Laut Salmons Vorschlag können Lehrer von keiner staatlichen Behörde, keinem Schulbezirk oder Schulverwalter aufgefordert werden, „aktuelle Ereignisse besprechen oder viel diskutierte und aktuell umstrittene Themen der Öffentlichkeit Politik oder Soziales.“ Wenn Lehrer sich dafür entscheiden, über eines dieser Themen zu sprechen, müssten sie dies aus „verschiedenen und unterschiedlichen Perspektiven“ tun.

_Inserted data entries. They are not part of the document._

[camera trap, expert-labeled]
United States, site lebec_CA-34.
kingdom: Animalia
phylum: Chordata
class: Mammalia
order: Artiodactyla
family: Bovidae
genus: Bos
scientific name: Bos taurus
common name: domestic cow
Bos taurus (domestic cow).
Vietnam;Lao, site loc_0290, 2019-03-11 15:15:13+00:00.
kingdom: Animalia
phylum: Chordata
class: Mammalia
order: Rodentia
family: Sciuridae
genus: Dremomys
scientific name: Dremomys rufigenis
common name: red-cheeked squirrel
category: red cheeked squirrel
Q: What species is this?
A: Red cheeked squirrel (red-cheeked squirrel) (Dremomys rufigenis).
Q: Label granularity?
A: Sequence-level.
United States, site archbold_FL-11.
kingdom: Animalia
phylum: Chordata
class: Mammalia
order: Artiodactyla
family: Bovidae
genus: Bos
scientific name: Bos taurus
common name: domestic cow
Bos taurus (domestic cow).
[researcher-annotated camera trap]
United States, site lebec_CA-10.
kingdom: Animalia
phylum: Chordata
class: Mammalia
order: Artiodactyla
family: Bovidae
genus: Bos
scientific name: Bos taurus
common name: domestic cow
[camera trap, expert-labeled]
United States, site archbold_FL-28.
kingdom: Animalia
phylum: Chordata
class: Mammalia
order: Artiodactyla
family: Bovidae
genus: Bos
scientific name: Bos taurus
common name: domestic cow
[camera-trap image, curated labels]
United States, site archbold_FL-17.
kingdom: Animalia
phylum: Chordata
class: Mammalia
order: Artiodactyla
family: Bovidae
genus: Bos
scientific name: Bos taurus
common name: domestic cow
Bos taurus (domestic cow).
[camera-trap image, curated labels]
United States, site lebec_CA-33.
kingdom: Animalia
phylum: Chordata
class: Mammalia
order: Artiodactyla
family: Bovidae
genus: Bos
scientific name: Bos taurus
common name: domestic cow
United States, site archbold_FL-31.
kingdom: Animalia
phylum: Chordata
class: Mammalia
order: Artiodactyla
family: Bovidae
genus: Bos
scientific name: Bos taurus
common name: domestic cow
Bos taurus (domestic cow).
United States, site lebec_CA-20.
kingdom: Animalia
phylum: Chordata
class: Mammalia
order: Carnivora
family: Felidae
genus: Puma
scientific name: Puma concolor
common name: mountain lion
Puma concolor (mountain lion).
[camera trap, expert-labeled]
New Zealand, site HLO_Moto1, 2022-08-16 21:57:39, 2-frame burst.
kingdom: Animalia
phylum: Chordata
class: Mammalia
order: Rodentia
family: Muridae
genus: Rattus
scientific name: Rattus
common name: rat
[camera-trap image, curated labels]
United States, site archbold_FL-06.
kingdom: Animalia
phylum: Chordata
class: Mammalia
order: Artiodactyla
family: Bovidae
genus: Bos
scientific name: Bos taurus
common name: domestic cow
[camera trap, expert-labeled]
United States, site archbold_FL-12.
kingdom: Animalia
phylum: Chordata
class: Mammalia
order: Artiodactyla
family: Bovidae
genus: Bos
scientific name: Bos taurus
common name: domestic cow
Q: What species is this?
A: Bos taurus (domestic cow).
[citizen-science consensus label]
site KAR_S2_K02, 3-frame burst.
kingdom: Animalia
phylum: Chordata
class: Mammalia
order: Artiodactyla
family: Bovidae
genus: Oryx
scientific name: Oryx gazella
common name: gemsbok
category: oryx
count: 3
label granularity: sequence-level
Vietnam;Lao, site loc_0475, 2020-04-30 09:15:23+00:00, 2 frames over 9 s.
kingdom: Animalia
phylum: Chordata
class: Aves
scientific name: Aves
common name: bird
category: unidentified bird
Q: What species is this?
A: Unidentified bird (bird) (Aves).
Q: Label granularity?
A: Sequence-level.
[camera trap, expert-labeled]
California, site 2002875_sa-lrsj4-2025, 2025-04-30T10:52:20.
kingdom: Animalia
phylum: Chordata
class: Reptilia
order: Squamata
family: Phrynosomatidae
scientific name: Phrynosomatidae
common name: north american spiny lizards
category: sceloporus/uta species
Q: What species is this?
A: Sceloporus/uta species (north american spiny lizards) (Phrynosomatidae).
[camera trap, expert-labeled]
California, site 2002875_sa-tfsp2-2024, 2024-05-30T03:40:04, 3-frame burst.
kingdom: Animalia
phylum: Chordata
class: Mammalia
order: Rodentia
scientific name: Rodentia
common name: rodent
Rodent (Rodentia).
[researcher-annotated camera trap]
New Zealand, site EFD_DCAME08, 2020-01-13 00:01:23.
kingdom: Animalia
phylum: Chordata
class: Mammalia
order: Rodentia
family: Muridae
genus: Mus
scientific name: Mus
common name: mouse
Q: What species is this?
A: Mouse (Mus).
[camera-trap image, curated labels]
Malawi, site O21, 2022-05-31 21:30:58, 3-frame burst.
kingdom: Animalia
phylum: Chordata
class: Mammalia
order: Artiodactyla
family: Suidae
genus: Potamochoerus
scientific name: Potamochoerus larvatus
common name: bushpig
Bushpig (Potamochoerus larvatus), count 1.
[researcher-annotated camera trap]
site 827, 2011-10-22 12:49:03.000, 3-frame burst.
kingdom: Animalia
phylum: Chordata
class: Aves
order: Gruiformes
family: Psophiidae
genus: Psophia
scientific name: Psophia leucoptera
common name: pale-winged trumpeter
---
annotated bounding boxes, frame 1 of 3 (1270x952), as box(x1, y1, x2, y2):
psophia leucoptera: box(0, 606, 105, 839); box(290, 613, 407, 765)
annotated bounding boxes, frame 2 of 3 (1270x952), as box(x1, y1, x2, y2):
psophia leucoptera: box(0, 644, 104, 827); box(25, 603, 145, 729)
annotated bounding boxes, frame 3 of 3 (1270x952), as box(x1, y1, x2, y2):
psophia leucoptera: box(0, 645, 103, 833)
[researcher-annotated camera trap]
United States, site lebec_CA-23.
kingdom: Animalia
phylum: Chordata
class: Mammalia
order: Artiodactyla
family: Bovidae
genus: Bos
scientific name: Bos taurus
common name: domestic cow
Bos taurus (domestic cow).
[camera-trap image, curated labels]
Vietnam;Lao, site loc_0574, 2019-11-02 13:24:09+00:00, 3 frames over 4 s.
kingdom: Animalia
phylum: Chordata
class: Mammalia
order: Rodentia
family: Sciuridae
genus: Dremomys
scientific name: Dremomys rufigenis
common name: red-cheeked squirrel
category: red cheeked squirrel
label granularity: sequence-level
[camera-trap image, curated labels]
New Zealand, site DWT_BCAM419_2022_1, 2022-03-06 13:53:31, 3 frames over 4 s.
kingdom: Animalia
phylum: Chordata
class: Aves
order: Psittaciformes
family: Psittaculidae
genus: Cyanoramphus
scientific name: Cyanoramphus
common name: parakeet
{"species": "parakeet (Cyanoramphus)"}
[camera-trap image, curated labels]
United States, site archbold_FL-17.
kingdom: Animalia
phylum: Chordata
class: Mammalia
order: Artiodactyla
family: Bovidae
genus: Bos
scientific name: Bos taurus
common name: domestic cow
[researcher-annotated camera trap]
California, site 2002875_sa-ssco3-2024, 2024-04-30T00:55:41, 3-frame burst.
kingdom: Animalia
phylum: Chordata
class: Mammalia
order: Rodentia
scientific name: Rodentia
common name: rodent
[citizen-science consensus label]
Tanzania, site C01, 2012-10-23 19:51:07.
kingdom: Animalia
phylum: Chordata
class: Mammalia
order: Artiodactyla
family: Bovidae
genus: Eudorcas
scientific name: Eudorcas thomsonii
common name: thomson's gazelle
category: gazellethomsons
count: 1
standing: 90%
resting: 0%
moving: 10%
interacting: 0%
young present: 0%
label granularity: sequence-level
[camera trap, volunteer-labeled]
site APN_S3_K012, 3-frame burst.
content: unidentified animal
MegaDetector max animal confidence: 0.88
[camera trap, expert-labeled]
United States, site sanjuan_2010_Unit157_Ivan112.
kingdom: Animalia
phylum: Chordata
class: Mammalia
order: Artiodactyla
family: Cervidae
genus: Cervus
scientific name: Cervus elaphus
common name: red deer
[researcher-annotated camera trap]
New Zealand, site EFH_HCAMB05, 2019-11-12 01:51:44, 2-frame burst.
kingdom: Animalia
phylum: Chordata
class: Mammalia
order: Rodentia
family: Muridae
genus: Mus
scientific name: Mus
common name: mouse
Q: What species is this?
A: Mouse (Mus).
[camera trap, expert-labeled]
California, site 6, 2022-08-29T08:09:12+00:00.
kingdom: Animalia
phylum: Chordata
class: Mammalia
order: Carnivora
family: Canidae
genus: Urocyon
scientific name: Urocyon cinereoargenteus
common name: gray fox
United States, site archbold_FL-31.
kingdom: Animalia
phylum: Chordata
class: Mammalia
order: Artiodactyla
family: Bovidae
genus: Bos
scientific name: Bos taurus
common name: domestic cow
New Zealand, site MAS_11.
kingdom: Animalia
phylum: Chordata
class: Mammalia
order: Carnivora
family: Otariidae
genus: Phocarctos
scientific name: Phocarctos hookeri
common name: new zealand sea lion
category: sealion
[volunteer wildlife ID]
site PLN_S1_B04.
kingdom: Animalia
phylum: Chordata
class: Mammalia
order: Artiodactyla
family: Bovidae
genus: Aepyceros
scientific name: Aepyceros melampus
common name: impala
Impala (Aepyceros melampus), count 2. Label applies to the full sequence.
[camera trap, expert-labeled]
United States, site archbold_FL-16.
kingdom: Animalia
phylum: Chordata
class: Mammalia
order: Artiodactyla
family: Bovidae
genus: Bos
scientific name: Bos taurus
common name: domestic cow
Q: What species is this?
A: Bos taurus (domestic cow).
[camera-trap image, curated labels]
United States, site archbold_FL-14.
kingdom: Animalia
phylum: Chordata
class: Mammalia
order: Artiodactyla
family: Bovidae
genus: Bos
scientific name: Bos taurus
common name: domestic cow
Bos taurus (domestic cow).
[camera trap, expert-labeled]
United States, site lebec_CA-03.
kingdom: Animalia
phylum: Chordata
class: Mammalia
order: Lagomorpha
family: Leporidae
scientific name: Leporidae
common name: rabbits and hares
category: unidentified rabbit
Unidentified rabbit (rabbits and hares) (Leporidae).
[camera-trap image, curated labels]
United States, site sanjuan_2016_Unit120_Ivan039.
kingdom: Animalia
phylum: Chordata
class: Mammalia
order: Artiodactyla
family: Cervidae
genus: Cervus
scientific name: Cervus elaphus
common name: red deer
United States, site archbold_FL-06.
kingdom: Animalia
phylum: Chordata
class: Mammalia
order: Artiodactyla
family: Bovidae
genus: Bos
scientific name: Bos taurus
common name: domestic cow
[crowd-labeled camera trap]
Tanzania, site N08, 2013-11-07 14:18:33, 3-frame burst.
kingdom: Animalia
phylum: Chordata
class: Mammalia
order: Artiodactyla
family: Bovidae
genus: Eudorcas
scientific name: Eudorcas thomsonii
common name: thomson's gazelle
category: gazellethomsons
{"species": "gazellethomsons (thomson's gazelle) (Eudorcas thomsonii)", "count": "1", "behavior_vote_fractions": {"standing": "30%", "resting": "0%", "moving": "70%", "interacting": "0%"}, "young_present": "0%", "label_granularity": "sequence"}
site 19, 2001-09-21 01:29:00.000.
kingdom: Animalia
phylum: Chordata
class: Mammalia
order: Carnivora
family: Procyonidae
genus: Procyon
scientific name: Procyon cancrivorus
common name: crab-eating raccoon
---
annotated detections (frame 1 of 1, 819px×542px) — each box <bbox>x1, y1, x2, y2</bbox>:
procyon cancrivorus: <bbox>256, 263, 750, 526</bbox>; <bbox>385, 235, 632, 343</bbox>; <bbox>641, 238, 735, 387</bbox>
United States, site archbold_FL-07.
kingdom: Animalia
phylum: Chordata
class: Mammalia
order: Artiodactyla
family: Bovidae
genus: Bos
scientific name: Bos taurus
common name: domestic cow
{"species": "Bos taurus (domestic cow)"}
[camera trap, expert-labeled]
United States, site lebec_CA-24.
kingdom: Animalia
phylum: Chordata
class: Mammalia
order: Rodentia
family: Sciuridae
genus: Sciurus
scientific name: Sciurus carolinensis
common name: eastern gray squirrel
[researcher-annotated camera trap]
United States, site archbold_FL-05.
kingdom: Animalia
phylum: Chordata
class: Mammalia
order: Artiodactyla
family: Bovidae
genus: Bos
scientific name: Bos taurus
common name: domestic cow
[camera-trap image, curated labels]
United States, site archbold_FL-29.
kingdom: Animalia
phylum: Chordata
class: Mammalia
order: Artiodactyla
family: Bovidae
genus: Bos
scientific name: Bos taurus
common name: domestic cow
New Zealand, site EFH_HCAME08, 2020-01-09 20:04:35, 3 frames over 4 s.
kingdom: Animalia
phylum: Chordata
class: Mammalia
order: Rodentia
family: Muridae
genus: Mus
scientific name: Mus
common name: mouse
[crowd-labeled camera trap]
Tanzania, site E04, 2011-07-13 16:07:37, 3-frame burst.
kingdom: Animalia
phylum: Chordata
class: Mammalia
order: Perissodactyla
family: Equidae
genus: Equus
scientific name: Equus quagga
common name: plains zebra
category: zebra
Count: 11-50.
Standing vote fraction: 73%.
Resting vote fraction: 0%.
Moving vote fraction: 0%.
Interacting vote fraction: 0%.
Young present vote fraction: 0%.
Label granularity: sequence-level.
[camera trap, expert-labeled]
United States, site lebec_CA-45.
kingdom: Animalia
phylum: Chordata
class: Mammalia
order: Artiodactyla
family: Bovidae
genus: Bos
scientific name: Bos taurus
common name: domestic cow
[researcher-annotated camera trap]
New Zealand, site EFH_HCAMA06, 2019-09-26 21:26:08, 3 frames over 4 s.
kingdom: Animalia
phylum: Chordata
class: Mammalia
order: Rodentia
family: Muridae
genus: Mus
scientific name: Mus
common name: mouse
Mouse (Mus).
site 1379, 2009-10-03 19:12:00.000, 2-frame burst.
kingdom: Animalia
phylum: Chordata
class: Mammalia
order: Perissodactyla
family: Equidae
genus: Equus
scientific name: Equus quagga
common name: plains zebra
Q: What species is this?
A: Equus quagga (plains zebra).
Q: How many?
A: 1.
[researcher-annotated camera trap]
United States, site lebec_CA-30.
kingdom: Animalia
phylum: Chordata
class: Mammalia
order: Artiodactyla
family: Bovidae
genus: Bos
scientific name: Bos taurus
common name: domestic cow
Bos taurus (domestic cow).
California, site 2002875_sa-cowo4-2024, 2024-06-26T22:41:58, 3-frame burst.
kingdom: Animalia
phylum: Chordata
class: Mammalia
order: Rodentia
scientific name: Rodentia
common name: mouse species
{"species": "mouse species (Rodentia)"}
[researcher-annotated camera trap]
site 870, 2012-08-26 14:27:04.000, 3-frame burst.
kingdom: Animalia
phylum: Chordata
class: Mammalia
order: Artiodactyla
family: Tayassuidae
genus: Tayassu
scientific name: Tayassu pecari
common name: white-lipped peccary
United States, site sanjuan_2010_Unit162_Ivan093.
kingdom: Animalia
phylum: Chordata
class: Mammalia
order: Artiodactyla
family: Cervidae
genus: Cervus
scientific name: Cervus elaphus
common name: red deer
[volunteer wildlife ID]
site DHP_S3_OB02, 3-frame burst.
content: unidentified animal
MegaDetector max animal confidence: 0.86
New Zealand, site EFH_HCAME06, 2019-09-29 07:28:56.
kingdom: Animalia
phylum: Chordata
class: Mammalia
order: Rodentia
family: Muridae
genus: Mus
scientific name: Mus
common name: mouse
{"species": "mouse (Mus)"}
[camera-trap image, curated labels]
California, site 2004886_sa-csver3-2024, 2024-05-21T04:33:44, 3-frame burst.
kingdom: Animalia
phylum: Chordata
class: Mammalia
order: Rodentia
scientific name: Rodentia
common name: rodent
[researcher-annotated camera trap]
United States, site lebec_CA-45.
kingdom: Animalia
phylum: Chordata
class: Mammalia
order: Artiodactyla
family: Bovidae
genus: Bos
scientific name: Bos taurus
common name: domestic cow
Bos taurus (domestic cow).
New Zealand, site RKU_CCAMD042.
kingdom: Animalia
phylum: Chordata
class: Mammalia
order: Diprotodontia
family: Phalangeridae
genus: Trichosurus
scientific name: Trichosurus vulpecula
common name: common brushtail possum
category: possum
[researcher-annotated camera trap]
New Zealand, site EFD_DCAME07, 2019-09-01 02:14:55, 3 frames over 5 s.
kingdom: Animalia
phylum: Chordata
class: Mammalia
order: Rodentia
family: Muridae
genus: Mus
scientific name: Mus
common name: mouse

Der Gesetzentwurf von Salmon erlaubt es Lehrern auch, den Unterricht über systemischen Rassismus oder Geschlechtsidentität zu vermeiden, wenn sie mit einem der beiden Themen aus religiösen oder philosophischen Gründen nicht einverstanden sind.

„Ein Lehrer darf nicht durch die Politik irgendeines Staates gezwungen werden Agentur, Schulbezirk oder Schulverwaltung zu bestätigen ein Glaube an die sogenannte systemische Natur des Rassismus oder ähnliche Ideen oder an die sogenannte Vielfalt oder Fluidität von Geschlechtsidentitäten oder ähnliche Ideen gegen die aufrichtig vertretenen religiösen oder philosophischen Überzeugungen des Lehrers“, heißt es in dem Gesetzentwurf.

Der Gesetzentwurf verbietet es den Schulbezirken auch, Schülern zu gestatten, Kreditpunkte oder eine Note zu erhalten, wenn der Schüler mit einer Organisation zusammenarbeitet oder mit einer Organisation verbunden ist, die sich für Gesetze auf lokaler, staatlicher oder föderaler Ebene einsetzt, oder wenn die Organisation im sozialen oder öffentlichen Bereich engagiert ist politische Interessenvertretung.

Die Gesetzgebung verbietet es den Distrikten auch, Studenten dazu zu bringen, sich an Organisationen zu beteiligen, die Lobby- oder Interessenvertretungsarbeit leisten.

Darüber hinaus dürfen Schulbezirke kein Geld von einer Privatperson oder einer privaten Quelle annehmen, wenn der Spender beabsichtigt, Materialien zu verteilen, die den Unterricht in Staatsbürgerkunde, Geschichte, Sozialkunde oder ähnlichen Kursen beeinflussen würden.

Dieser Teil des Gesetzentwurfs scheint ein indirekter Schuss auf Projekte wie die 1619 Freedom School in Waterloo zu sein. Das kostenlose außerschulische Programm wurde dieses Jahr von der aus Waterloo stammenden Pulitzer-Preisträgerin Nikole Hannah-Jones ins Leben gerufen.

Die 1619 Freedom School bietet Schülern Hilfe beim Lesen und Schreiben, während sie die Erfahrung der Schwarzen im Lehrplan in den Mittelpunkt stellt. Obwohl die Freedom School dem Waterloo School District keine direkten Mittel zur Verfügung stellt, arbeitet sie mit dem Distrikt zusammen, um Schüler zu identifizieren, die Unterstützung beim Lesen und Schreiben benötigen.

Salmon’s District liegt teilweise im Black Hawk County, wo sich Waterloo befindet.